A few weeks before I left education to return to the corporate world this April, I saw a student of mine, a fourth-grade girl from India who I worked with twice a week on her English, flying a kite with her father and his friends in the seminary parking lot up the road from the school. Few people drove through the lot except for teachers and seminary students, so she was safe to stand among the cracks and painted lines and smile up at her kite in the wind. I asked her several times after that if she’d flown her kite again, and several times she told me no. The wind and the weather had not been right.

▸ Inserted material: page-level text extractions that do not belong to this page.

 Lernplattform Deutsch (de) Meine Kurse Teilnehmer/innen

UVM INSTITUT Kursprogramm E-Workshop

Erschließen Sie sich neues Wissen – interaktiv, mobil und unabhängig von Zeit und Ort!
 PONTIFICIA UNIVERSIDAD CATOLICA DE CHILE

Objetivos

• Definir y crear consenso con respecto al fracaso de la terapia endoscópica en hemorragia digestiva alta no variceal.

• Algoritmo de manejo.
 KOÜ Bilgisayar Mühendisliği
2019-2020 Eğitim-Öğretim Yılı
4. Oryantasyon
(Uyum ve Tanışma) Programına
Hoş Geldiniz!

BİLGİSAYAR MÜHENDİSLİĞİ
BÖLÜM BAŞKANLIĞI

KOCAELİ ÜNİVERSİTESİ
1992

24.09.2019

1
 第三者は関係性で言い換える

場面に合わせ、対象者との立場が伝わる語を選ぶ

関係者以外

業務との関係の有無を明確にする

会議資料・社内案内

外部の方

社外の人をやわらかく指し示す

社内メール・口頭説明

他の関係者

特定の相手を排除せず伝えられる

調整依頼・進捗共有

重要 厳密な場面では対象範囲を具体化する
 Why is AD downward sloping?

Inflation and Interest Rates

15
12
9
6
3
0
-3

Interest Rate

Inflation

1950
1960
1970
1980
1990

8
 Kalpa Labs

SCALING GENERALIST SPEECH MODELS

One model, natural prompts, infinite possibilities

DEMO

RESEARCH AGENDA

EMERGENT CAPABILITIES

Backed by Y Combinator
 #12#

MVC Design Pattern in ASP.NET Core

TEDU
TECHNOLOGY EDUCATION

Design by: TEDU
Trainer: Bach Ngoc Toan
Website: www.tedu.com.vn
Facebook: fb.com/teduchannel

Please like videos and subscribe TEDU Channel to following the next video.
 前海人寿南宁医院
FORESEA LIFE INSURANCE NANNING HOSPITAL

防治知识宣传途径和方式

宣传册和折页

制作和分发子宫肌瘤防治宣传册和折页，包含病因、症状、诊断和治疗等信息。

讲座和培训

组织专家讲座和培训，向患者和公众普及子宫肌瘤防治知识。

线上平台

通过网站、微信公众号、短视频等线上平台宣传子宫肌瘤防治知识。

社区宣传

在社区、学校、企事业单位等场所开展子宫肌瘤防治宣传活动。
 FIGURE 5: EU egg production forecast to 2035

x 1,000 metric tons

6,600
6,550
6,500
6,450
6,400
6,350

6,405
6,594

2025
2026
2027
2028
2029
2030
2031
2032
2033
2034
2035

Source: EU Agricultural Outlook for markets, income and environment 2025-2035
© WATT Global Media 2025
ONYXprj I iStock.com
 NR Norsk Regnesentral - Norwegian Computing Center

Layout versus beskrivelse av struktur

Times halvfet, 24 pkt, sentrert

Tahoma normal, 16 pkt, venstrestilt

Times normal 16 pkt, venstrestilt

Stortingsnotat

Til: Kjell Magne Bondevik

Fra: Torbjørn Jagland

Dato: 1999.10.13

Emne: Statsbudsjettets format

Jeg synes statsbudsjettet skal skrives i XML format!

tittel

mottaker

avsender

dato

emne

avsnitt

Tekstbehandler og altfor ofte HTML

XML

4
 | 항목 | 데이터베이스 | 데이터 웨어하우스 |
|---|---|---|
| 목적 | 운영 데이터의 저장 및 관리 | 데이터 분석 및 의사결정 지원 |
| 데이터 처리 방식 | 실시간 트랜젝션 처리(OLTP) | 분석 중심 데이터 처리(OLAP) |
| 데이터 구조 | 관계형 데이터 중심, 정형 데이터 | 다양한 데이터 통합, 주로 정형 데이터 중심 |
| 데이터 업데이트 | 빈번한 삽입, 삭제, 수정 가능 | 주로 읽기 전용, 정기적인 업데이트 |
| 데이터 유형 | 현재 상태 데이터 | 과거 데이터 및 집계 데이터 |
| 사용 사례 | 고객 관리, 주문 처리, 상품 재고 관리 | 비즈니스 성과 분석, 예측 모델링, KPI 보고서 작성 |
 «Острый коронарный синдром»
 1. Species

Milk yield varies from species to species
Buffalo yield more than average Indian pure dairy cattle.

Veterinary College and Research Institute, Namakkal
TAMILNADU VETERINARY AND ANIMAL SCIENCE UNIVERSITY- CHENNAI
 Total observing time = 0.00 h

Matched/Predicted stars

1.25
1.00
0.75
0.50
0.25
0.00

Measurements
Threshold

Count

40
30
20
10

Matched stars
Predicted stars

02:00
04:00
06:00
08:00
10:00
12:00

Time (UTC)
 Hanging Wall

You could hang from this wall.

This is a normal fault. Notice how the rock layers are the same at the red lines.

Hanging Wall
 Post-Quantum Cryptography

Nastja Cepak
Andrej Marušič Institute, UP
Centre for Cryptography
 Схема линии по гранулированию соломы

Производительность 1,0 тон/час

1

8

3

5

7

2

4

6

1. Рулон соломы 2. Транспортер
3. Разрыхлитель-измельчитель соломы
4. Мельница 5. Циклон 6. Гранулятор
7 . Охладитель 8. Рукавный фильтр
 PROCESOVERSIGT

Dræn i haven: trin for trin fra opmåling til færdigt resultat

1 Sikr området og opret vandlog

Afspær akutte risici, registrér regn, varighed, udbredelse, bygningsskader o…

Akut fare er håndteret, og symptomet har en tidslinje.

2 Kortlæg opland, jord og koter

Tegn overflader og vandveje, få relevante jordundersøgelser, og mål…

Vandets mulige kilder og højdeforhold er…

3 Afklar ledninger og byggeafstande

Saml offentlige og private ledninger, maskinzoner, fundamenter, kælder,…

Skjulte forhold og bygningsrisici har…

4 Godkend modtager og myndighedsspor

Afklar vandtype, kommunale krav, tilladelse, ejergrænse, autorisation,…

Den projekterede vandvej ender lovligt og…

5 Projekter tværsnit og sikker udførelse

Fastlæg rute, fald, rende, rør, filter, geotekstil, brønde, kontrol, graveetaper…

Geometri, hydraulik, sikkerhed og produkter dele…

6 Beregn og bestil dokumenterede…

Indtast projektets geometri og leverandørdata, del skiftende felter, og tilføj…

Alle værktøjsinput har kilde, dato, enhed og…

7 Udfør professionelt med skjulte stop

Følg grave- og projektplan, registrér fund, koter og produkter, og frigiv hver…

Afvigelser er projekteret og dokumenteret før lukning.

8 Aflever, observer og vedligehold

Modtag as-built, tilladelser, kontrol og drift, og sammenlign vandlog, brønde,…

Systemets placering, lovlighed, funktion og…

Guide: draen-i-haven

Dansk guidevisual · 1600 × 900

Since I graduated from my MFA program, my friends and family have often asked me if I’ve been writing, and I tell them I have, which is true, but I can count on one hand the number of times I’ve let the wind catch my kite. Mostly my kite sits on the shelf where the lit mags containing my handful of published stories gather dust, and I sit at my desk tying the string in knots, interviewing authors, writing reviews, and compulsively rewriting the same chapters again and again. Mattison’s The Kite and the String was a much-needed reminder to relax my control, to commit the space and the time then sit back and let the string unspool.